• **The problem**: Write out exactly the lines of the entries below from the one holding "Mirror Camera Effects 1.1 Screen 4" to the one holding "kitchen cabinet towel", inclusive, and leave out all other lines.

(Items from a dataset)
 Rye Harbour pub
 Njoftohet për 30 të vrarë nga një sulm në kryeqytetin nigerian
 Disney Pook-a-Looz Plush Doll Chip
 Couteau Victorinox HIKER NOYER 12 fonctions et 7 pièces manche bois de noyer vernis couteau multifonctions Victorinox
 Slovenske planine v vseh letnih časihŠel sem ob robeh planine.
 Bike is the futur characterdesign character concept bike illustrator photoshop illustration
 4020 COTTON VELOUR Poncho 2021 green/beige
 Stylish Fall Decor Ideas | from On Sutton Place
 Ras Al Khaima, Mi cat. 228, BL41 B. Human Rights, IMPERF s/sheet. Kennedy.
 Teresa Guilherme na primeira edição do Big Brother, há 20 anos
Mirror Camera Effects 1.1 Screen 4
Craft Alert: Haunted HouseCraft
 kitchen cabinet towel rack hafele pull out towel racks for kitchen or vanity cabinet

...

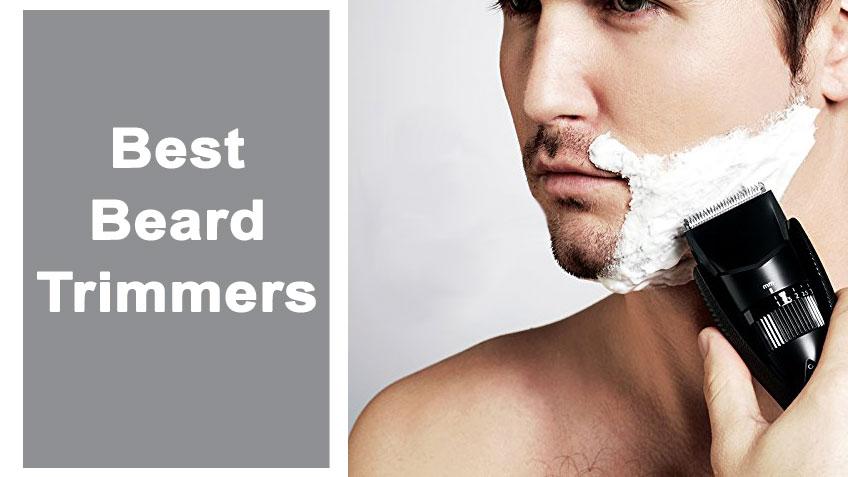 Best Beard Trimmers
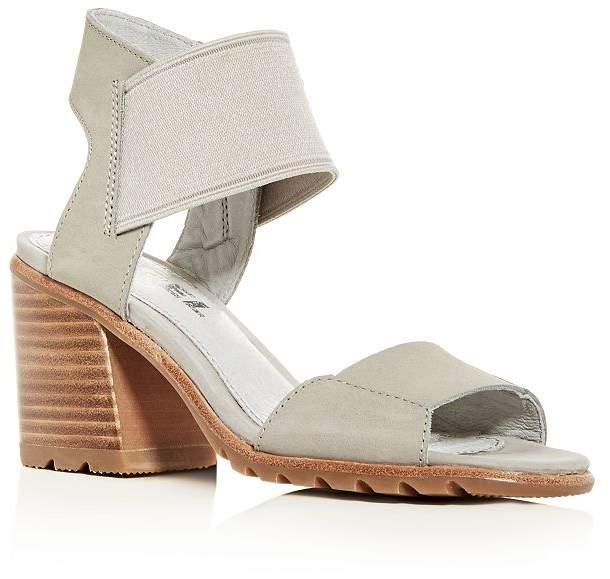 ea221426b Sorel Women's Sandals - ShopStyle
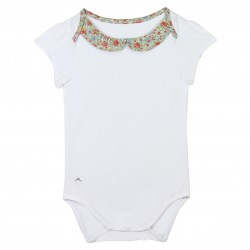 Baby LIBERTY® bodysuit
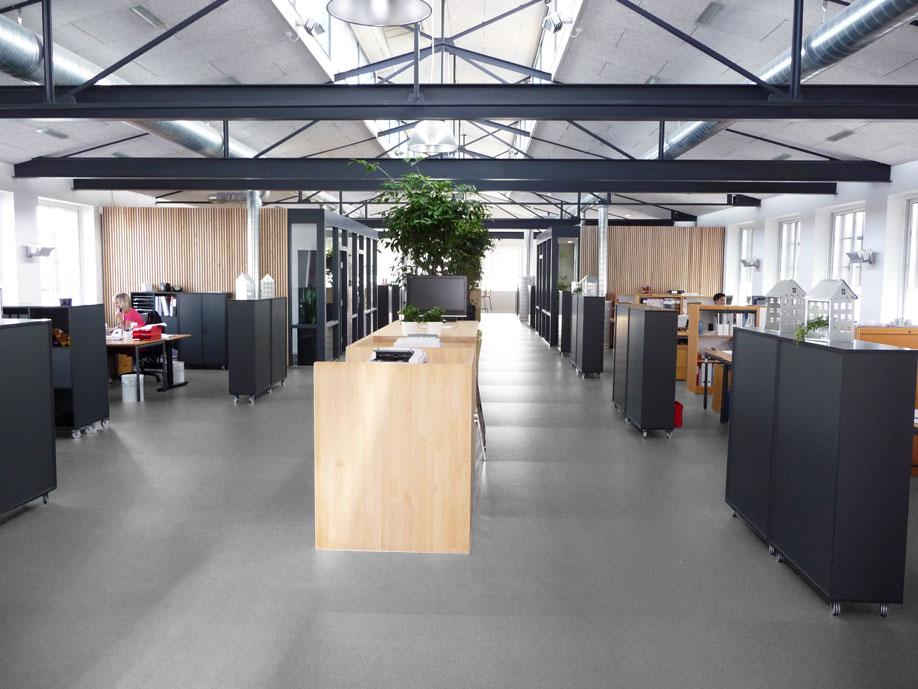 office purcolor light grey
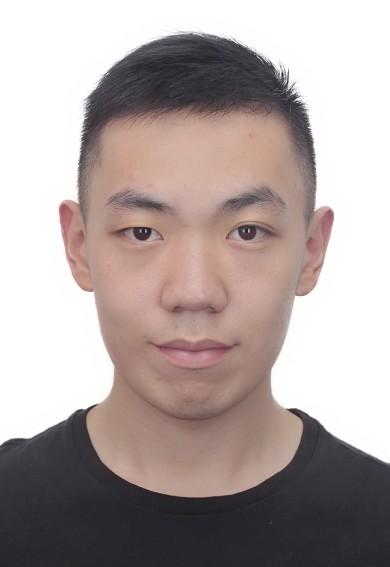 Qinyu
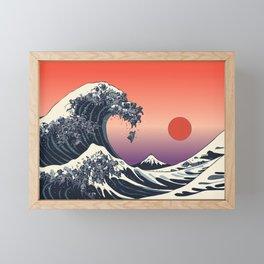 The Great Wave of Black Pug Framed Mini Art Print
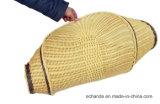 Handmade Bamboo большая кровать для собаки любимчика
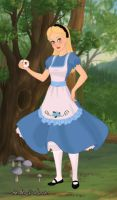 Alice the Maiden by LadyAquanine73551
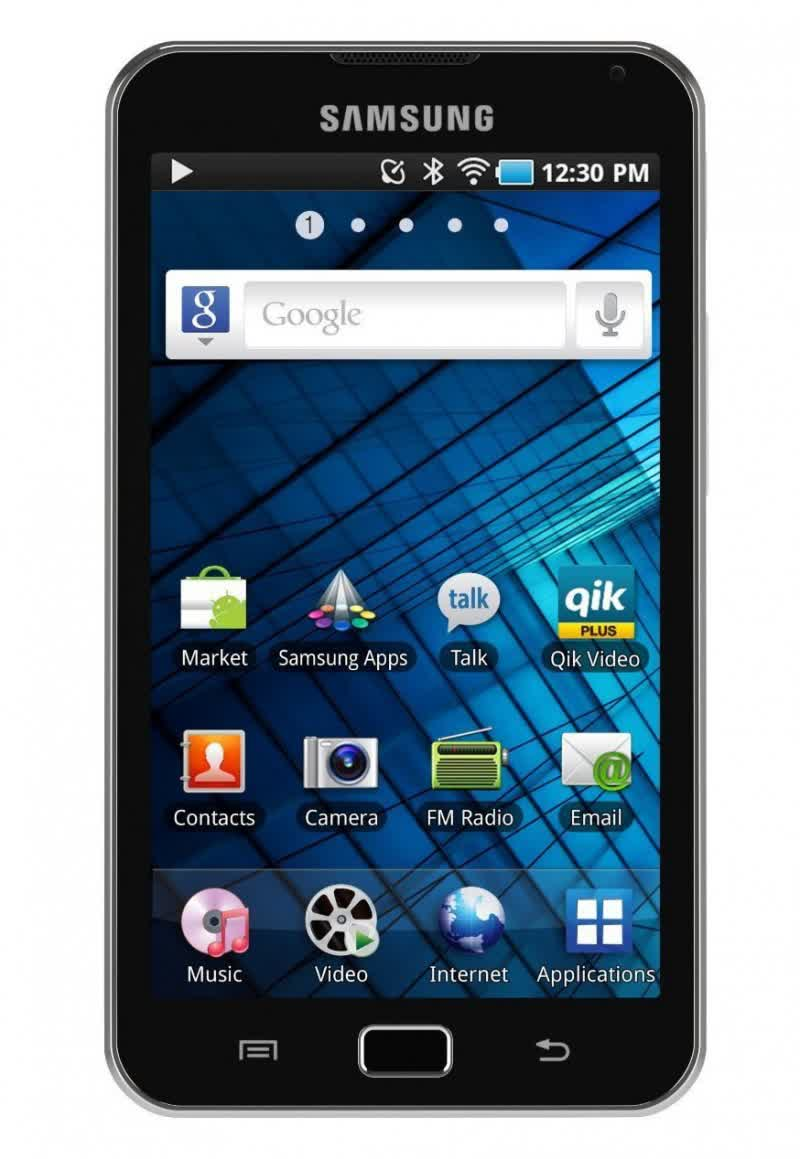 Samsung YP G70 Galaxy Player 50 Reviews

* * *

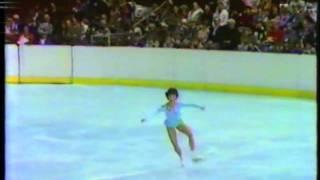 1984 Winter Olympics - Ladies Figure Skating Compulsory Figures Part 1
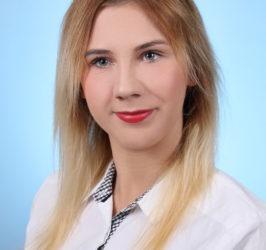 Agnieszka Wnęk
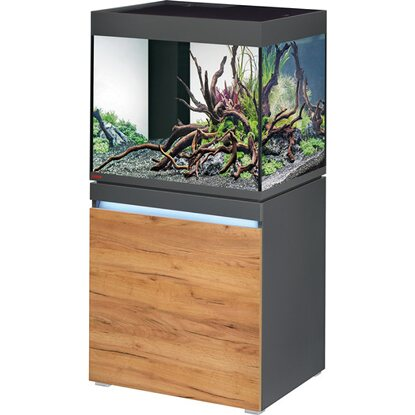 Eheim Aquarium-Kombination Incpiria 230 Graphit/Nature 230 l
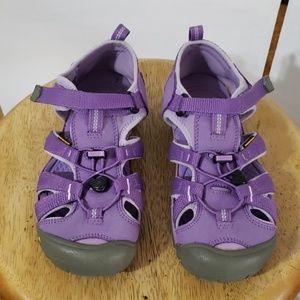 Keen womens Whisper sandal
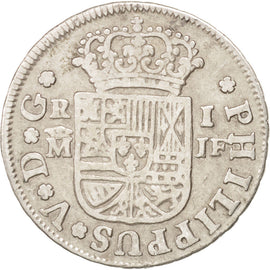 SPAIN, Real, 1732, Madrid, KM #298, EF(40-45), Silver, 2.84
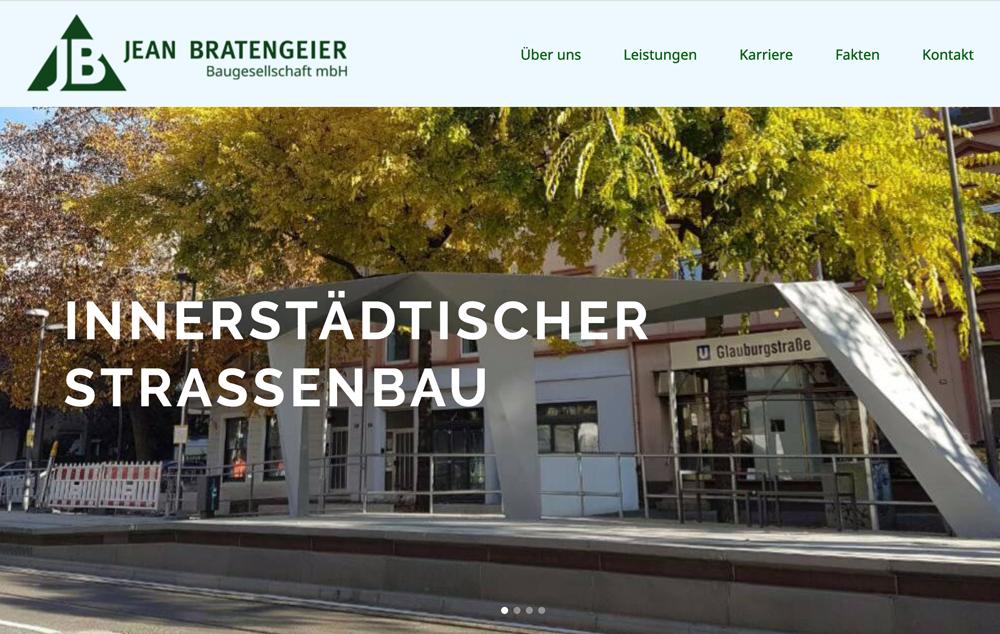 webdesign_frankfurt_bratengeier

• **Answer section**:
Mirror Camera Effects 1.1 Screen 4
Craft Alert: Haunted HouseCraft
 kitchen cabinet towel rack hafele pull out towel racks for kitchen or vanity cabinet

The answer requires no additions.